23.04.2013 22:59:58

Badische Neueste Nachrichten: Linke ohne Lafontaine

Karlsruhe (ots) - Eine gewisse Erleichterung ist unüberhörbar. Vor allem im ostdeutschen Teil der Linkspartei, der früheren PDS, die in den fünf neuen Ländern und Berlin gut und gerne zehnmal so viele Mitglieder hat wie die elf Landesverbände im Westen und in Brandenburg sogar Regierungspartei ist. Dass Oskar Lafontaine im September nicht für den Bundestag kandidiert und sich somit endgültig von der Bühne der Bundespolitik verabschiedet, haben die "Realos" aus dem Osten mit einer spürbaren Genugtuung zur Kenntnis genommen. Ihnen war die Dominanz des Saarländers, der nach der Fusion von westdeutscher WASG und ostdeutscher PDS seine Linkspartei auf einen strikten Oppositionskurs trimmte und in einem internen Machtkampf die Reformer um Ex-Bundesgeschäftsführer Dietmar Bartsch ins Abseits stellte, schon immer ein Dorn im Auge. Sie begrüßen denn auch seine Entscheidung, auch wenn sie ihre Freude diplomatisch elegant verkleiden. Dagegen hätten die Mitglieder aus dem Westen den begnadeten Rhetoriker gerne noch einmal als Wahlkampflokomotive gesehen. Von dem Verzicht Lafontaines profitiert zunächst vor allem einer - Gregor Gysi. Schon seit längerem gilt das Verhältnis zwischen dem Fraktionschef im Bundestag und dem früheren Parteichef als zerrüttet. Gysi, der selbst dem Lager der ostdeutschen Reformer angehört, hatte selbst unter der Dominanz Lafontaines gelitten.
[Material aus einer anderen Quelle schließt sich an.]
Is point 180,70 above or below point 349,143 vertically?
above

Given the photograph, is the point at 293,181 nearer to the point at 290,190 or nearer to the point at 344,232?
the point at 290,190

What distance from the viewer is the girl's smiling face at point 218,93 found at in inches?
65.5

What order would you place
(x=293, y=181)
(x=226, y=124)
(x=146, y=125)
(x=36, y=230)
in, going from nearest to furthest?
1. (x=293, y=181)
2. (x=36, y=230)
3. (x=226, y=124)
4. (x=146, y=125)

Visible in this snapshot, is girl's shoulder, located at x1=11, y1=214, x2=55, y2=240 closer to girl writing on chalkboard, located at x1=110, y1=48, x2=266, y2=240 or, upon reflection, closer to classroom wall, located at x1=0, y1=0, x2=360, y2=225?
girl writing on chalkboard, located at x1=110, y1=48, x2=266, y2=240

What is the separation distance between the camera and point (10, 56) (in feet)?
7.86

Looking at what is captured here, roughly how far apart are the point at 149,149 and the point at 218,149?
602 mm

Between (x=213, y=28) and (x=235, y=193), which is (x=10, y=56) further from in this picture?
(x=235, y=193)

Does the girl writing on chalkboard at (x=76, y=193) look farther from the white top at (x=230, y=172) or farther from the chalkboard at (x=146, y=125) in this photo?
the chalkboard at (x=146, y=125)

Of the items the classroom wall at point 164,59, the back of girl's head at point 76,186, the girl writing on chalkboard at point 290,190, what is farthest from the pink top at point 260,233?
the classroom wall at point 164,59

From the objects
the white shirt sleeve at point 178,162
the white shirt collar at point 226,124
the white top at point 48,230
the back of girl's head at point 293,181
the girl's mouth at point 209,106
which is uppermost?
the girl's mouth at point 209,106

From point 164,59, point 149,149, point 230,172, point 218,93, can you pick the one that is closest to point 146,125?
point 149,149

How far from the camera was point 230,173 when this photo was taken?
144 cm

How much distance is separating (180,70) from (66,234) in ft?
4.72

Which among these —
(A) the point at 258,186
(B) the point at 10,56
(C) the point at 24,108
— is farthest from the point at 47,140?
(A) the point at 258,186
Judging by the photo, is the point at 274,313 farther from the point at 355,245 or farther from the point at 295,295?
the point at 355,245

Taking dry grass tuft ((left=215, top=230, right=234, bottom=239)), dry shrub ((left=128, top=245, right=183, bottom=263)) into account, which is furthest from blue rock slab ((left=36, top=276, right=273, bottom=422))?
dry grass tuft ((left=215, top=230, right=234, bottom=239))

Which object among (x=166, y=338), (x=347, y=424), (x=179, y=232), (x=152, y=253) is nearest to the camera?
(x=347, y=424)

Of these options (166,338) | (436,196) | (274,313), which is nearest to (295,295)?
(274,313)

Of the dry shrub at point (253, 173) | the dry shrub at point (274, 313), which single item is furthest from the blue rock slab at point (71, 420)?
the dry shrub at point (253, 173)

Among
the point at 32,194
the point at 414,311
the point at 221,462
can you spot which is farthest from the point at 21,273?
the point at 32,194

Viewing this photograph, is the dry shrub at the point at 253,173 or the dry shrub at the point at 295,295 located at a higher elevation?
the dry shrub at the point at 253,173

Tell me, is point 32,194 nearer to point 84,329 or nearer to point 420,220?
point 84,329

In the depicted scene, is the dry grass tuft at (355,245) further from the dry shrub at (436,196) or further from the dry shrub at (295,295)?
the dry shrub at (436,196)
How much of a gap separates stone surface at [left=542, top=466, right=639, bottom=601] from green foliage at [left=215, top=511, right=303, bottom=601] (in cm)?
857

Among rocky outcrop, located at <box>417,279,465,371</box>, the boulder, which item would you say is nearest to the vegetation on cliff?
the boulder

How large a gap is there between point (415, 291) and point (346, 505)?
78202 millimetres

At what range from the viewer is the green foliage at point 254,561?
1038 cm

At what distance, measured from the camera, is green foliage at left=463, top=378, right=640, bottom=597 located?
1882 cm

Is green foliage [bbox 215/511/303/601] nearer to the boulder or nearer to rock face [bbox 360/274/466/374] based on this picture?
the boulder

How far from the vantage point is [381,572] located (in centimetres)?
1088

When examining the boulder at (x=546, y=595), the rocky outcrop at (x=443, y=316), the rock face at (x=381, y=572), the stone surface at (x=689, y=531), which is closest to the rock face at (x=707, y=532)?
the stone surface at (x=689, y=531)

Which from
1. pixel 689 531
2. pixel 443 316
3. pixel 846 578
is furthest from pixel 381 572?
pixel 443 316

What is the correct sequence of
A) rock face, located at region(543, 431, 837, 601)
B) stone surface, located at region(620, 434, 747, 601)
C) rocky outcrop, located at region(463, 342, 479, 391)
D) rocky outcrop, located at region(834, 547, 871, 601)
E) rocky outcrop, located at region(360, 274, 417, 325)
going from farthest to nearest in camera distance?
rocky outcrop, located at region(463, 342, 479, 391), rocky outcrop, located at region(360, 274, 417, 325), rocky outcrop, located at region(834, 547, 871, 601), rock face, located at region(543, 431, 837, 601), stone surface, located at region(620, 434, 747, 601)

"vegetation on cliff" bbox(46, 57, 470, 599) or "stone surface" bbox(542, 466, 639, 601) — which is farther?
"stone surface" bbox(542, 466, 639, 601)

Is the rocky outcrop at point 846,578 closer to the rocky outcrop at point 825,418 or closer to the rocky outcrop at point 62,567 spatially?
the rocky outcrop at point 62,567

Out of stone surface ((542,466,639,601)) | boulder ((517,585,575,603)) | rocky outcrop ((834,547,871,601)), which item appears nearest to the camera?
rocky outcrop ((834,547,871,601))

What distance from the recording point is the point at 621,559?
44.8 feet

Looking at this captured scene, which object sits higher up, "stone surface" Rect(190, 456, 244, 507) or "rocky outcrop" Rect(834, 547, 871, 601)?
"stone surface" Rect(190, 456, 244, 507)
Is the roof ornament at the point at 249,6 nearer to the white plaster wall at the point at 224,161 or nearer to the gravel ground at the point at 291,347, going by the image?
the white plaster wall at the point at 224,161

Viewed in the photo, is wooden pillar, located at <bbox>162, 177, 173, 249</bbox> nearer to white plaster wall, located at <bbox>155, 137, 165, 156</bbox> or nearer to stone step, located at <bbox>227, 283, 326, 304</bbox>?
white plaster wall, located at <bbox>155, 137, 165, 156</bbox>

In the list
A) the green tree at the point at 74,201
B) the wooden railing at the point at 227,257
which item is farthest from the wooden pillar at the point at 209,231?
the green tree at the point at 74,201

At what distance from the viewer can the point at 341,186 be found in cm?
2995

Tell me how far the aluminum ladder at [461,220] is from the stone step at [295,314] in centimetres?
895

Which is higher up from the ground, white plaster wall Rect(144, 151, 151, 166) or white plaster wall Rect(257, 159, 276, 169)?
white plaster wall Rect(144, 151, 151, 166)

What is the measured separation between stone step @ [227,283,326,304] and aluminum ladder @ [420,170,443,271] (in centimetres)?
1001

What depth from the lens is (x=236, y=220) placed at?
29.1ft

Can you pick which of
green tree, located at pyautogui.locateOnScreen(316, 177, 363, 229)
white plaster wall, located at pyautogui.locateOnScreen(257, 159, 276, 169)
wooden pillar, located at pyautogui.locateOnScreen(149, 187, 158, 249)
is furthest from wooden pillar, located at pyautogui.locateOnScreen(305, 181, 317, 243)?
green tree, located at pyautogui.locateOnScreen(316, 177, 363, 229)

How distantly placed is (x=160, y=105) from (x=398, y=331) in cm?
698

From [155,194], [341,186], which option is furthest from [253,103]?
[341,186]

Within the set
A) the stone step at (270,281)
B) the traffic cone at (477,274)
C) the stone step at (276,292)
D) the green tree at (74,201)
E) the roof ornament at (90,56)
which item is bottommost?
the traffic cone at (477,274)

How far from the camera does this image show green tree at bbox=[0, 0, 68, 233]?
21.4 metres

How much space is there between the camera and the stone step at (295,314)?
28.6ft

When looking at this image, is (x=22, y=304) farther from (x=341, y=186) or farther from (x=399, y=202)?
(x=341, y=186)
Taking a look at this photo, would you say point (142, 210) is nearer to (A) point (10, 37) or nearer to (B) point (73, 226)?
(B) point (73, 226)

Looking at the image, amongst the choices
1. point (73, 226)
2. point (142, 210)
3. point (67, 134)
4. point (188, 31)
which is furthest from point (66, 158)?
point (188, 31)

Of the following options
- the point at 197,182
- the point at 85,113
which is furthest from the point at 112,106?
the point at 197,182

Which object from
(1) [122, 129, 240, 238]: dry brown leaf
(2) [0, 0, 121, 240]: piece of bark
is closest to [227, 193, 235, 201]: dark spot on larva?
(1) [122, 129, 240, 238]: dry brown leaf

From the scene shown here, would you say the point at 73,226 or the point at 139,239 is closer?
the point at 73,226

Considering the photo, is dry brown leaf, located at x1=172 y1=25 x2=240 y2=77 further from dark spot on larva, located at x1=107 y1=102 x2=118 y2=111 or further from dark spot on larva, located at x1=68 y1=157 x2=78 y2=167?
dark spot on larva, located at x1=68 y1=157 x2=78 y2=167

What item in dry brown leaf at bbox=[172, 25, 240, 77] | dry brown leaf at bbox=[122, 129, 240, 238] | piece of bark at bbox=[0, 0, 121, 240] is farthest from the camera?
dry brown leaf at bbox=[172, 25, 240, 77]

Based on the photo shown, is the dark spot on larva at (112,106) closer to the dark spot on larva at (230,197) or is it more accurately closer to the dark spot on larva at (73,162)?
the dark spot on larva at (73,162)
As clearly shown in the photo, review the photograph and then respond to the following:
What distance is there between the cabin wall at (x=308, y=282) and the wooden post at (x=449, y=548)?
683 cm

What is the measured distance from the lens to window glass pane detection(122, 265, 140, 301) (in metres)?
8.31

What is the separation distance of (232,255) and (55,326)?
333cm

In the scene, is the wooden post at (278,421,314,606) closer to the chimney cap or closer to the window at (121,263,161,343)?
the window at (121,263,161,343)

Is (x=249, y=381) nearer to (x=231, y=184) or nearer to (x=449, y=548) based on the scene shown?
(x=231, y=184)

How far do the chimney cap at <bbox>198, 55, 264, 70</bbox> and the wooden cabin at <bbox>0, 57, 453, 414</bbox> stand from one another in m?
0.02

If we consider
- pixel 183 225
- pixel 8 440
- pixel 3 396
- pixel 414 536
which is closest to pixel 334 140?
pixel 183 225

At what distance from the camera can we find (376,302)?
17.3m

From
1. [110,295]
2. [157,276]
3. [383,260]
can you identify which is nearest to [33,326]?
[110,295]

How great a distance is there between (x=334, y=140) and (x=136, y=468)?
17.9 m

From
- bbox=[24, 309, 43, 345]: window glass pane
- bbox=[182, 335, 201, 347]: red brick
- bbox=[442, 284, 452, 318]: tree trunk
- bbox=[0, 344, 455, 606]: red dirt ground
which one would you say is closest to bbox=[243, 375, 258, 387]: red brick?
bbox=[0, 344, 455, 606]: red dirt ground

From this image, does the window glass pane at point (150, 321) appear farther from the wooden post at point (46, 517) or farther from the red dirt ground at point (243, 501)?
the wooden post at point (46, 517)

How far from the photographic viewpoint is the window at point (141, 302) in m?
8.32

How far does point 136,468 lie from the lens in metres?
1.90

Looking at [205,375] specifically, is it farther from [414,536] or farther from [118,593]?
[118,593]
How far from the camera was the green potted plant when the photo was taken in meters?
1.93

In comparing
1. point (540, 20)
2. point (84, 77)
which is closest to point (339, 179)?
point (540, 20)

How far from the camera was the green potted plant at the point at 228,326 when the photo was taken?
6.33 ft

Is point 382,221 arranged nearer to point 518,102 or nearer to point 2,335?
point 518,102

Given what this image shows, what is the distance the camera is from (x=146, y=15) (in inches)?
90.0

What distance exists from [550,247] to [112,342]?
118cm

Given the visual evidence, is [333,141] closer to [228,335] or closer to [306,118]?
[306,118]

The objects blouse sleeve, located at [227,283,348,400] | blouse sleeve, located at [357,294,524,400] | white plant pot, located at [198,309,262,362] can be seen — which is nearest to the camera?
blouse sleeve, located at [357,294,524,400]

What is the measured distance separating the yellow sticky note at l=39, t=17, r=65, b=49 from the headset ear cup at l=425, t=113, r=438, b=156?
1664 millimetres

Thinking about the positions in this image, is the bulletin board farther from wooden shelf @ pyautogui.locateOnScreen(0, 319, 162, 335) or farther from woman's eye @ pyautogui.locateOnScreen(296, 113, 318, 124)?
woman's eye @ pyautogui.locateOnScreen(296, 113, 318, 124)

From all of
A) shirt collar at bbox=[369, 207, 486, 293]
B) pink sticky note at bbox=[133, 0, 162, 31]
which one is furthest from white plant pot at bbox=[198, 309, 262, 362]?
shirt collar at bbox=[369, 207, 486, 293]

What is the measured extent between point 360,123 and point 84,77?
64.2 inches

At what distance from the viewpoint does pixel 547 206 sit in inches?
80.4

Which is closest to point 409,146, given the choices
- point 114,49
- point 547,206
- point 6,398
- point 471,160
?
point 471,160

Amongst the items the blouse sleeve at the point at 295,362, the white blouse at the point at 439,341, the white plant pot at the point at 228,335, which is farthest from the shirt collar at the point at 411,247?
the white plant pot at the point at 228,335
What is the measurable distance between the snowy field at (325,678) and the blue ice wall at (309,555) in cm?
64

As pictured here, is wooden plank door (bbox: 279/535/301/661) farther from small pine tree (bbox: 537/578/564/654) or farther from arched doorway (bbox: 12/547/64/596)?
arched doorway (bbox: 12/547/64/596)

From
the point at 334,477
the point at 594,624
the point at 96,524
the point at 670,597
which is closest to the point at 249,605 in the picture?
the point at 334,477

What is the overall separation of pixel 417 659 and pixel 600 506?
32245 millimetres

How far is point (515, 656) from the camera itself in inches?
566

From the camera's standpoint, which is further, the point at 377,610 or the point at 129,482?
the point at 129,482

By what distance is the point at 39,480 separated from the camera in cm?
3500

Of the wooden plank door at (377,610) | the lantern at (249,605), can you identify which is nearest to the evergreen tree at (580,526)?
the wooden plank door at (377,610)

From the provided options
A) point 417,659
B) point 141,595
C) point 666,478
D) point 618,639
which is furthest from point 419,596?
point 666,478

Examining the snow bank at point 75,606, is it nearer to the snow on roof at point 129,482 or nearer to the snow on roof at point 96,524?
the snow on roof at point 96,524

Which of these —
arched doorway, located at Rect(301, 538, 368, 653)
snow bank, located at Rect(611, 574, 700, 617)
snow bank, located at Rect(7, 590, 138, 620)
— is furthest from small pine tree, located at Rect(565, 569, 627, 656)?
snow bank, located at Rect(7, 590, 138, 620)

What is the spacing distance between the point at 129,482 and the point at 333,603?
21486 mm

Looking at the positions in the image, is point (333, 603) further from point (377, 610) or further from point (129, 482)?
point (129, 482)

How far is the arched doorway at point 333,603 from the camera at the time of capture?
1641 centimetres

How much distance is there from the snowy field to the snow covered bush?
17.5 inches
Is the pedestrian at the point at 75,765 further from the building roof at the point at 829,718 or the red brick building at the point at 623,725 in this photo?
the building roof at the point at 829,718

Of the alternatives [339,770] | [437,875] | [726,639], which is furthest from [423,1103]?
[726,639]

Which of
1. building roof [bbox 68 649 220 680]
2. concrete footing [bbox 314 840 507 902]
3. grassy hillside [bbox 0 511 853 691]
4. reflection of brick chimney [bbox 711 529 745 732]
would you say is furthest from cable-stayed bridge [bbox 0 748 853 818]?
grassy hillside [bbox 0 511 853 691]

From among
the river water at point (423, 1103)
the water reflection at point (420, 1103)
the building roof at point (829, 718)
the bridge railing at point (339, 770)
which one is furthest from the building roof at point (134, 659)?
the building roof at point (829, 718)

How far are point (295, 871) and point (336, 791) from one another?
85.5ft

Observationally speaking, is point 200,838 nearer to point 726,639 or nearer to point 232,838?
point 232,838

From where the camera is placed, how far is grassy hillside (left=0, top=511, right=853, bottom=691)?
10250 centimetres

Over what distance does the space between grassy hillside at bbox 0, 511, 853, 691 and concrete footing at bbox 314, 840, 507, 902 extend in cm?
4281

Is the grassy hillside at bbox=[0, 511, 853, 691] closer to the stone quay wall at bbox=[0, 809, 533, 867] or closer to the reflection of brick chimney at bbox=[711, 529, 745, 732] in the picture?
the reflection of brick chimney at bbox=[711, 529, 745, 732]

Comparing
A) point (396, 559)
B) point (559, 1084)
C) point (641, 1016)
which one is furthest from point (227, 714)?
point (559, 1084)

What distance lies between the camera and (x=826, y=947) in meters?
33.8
So konnte Gysi auch die Demontage von Bartsch nicht verhindern. Nun spricht alles dafür, dass der mittlerweile 65-jährige Berliner als alleiniger Spitzenkandidat die Linke in den Bundestagswahlkampf führen wird. Aber schon nach der Wahl könnten sich die Gewichte in der Fraktion zu Lasten Gysis verändern. Nicht wenige Beobachter sehen in Lafontaines Verzicht einen geschickten Schachzug, um die Position seiner Lebensgefährtin Sahra Wagenknecht zu stärken.